Review: The short Hamlet, Cockpit Theatre
20/02/2015
It's curious that when I've seen a Shakespeare play not so much trimmed as hacked back to a short running time, at some point I will be thinking 'well I don't know why they left that bit in'. I suppose it's a case of once you start cutting, where do you stop? And so it is with English Repertory Theatre's 90 minute Hamlet at the Cockpit Theatre. Well, actually they inserted an interval so the total running time is longer than that.
They've modernised the setting putting Hamlet, Rosencrantz, Ophelia and Laertes in a classroom taught by Horatio. These are naughty teens messing around while the teacher's back is turned and passing notes - that's how Hamlet find out about his Uncle killing his father. They play with a skeleton in the corner which you know will come into its own for the grave yard scene.

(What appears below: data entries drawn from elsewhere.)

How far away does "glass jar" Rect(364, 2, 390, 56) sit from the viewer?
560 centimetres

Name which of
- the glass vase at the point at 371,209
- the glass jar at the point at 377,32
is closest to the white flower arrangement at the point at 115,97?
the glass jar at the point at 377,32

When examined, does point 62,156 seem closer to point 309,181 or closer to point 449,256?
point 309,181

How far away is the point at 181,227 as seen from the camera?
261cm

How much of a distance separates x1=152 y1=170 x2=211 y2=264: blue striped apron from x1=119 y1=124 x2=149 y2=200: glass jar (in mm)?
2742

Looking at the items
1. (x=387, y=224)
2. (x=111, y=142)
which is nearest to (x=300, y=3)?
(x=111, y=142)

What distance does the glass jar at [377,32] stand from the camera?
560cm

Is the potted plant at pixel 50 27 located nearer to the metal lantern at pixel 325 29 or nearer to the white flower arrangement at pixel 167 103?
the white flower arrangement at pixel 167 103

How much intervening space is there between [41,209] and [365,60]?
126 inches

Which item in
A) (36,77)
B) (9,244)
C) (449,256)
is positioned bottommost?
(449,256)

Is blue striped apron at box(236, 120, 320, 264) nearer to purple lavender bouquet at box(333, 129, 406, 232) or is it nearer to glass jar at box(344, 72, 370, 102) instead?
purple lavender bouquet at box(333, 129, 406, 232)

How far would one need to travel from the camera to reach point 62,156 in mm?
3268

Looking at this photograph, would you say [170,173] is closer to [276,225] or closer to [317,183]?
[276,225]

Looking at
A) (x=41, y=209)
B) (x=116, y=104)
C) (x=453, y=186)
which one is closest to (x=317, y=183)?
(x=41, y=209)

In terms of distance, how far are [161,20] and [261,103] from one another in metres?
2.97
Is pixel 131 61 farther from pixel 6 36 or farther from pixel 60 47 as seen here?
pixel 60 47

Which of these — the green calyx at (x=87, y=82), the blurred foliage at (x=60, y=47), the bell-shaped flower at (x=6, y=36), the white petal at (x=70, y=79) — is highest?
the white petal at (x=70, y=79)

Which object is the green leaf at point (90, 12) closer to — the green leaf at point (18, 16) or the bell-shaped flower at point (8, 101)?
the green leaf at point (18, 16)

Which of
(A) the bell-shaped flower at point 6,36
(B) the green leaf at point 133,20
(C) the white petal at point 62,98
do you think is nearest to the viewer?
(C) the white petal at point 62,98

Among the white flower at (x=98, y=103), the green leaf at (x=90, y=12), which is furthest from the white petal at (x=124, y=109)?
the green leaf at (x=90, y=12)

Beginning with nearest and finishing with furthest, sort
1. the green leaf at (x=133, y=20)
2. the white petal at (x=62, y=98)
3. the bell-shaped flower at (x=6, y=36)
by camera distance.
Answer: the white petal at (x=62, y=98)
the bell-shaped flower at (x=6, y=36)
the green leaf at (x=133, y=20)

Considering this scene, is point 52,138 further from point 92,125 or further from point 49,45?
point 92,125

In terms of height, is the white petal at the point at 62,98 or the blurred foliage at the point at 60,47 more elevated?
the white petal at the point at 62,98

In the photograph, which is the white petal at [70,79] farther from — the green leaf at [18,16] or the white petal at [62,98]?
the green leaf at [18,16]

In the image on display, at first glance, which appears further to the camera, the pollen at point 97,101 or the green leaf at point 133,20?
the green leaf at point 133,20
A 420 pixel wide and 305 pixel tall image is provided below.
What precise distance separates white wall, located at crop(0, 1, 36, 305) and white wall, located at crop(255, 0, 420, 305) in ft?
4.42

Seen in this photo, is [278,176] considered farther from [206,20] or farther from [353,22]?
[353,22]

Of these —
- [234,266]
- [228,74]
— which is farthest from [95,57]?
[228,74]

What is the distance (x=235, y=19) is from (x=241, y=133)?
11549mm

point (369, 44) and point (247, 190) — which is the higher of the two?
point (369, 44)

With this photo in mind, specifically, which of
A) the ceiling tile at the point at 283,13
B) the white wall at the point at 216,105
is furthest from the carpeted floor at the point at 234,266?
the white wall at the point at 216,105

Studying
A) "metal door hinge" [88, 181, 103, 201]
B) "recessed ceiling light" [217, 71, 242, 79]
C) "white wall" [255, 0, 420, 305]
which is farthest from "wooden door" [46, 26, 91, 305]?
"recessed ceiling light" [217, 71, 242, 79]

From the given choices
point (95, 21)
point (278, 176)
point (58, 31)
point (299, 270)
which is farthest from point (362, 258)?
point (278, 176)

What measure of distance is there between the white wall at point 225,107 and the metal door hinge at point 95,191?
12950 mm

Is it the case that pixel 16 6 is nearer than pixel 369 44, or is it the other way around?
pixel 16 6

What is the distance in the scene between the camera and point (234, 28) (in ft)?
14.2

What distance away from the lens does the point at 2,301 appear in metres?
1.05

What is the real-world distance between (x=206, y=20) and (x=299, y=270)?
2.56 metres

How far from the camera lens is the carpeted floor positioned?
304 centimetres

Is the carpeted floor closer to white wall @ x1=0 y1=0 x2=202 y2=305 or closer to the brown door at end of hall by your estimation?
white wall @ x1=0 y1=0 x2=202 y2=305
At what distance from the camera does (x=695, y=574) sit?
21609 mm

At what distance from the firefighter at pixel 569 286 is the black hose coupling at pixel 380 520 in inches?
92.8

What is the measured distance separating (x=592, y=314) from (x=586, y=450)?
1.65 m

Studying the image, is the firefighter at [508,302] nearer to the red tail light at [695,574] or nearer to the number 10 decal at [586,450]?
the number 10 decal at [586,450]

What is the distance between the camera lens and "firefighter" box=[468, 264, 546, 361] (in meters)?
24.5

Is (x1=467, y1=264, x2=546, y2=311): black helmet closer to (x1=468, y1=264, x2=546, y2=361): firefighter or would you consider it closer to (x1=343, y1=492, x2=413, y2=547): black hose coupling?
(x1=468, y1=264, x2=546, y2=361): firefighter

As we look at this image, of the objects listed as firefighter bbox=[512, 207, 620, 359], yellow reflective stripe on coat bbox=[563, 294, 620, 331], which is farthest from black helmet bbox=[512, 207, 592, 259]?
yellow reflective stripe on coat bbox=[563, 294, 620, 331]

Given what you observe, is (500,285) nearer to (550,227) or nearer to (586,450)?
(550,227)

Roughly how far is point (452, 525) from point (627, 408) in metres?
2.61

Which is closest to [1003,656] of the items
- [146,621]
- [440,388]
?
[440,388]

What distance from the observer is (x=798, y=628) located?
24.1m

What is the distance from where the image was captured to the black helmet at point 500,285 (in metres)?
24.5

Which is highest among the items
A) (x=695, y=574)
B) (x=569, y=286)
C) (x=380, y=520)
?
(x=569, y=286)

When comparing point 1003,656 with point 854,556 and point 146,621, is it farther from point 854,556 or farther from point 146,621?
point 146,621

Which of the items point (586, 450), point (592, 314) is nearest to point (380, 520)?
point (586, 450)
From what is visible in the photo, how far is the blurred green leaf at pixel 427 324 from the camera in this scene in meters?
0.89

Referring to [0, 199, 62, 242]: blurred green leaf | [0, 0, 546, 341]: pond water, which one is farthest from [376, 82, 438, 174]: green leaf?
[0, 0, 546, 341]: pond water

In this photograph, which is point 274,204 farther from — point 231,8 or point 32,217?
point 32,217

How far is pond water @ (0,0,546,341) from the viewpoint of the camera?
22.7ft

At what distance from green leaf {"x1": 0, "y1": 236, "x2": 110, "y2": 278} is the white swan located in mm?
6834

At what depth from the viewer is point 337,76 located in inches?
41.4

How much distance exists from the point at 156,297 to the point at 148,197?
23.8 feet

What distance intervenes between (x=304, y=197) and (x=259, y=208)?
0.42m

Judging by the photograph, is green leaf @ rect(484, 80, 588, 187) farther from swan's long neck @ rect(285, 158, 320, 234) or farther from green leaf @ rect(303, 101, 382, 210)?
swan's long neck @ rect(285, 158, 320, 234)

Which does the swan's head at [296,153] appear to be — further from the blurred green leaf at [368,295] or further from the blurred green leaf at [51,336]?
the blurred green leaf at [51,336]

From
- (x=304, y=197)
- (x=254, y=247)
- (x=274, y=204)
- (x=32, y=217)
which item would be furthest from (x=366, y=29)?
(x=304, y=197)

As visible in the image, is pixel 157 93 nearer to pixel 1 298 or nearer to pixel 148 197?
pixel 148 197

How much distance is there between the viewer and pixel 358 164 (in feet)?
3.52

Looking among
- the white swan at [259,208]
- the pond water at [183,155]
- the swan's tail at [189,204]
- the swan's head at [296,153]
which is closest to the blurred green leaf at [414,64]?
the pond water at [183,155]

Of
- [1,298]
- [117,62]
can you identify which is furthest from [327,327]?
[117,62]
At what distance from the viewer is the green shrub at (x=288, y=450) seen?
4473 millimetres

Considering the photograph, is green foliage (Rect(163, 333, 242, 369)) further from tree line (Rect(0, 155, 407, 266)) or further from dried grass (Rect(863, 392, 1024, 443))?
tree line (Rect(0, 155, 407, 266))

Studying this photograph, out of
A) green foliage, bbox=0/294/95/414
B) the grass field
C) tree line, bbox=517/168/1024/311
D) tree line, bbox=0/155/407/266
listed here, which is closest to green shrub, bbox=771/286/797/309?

It is youthful and energetic and there is some imaginative juxtaposition of characters in order to speed up the play. Ophelia becomes complicit with Hamlet in that she is there when he tells Horatio about his father's ghost, for example.
But the problem is the idea doesn't quite carry through and there are some odd staging decisions. Horatio mutters through a lesson while Claudius and Gertrude discuss Hamlet in the corner which was distracting when you are sat close to Horatio and on the opposite side of the stage to Claudius and Gertrude. Later the 'grown ups' talk from a balcony while the 'kids' talk below drowning each other out so you end up listening to neither.
Adding in the interval seems a bit odd when it is so short and it breaks the pace so that when we come back for the second half there are what seem like relatively long and static speeches between Polonius, Claudius, Gertrude and then Laertes. It felt slow after all the running around and the shortened speeches of the first half. Having trimmed everything to brevity up to this point why milk these speeches in particular? If you aren't familiar with Hamlet you may have already got lost somewhere around the players anyway.
Rachel Waring plays an impish, energetic Hamlet; you wait years for a female Prince and two come along in six months. But at this pace it isn't a Hamlet that mines the depths of emotions, Hamlet feels frantic rather than conflicted - perhaps this is where it should have slowed down a little?
Nina Bright is a sassy Ophelia and by not dwelling too much on her madness and the suicide her descent seems to work better. She sings Tainted Love in a brief flower scene.
You have to suspend logic and too deep analysis of the play in order to allow the setting to work, see this as Hamlet greatest hits albeit with that one odd track that doesn't quite fit. Overall it gets 6/10 for effort and 5/10 for delivery. It runs at the Cockpit Theatre in Marylebone until March 15.